Zero-liquid discharge, which prevents any liquid waste from flowing out of a facility, can help manufacturing and power plants meet environmental standards and reduce their reliance on freshwater by allowing for water reuse.
As water costs rise and regulations become increasingly strict due to concerns over surface water contamination, this approach to wastewater treatment will grow at a 12 percent annual rate into a $2.7 billion market in 2030, Lux Research says.
While General Electric, Veolia and Aquatech International have dominated the market, “startups with emerging technologies are addressing cost and energy issues to enable even wider adoption,” said Abhirabh Basu, Lux Research Associate and lead author of the report, Assessing Opportunities in the Fast-Growing Zero Liquid Discharge Market.
“Advanced thermal system providers, innovative membrane distillation systems, and a group of emerging forward-osmosis startups promise to dramatically reduce the overall cost of running ZLD,” he added.
Lux Research compared water treatment and management technology companies, rating them on technical value, business execution and maturity. Among their findings:
- Saltworks, Memsys, Aquatech are dominant. Saltworks Technologies, Aquatech and Memsys are among the “dominant” firms on the Lux Innovation Grid, offering advanced thermal solutions. Saltworks’ low-cost systems have found traction in difficult-to-treat industrial wastewaters with oil and gas majors and mining companies.

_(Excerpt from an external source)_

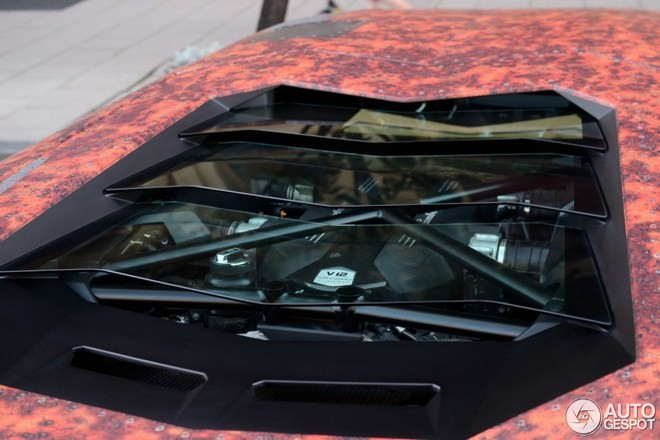'Phù phép' siêu xe Aventador thành thiết giáp - ảnh 6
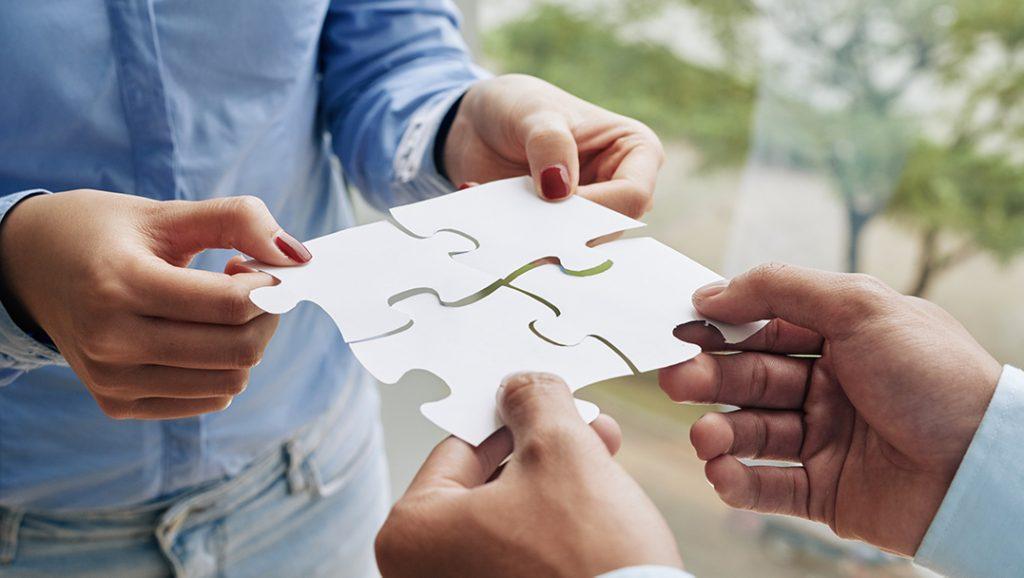 Marketingová stratégia 3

- Membrane systems advance. Low-energy membrane systems will come from innovative “high potential” companies like Trevi Systems, Oasys Water and New Logic Research. Trevi has developed a polymer-based draw solution to separate water from wastewater across a membrane; Oasys helps convert difficult-to-treat wastewaters from coal-gasification, and oil and gas plants.
- Emerging economies drive growth. The recent boost for ZLD comes from developing countries like China and India. The world’s two most populous nations have mandated ZLD systems across industries like new coal gasification plants, thermal power plants, refineries, textiles, distilleries and pulp and paper.
ZLD technology from GE and Aquatech is helping helping coal-to-chemicals and coal-to-liquid-fuels plants in China meet these new environmental regulations by eliminating liquid discharge of waste and enabling water reuse.
And in California, ZLD systems are setting the standard for industrial-scale water conservation, according to Peter S. Cartwright, president of PE Cartwright Consulting.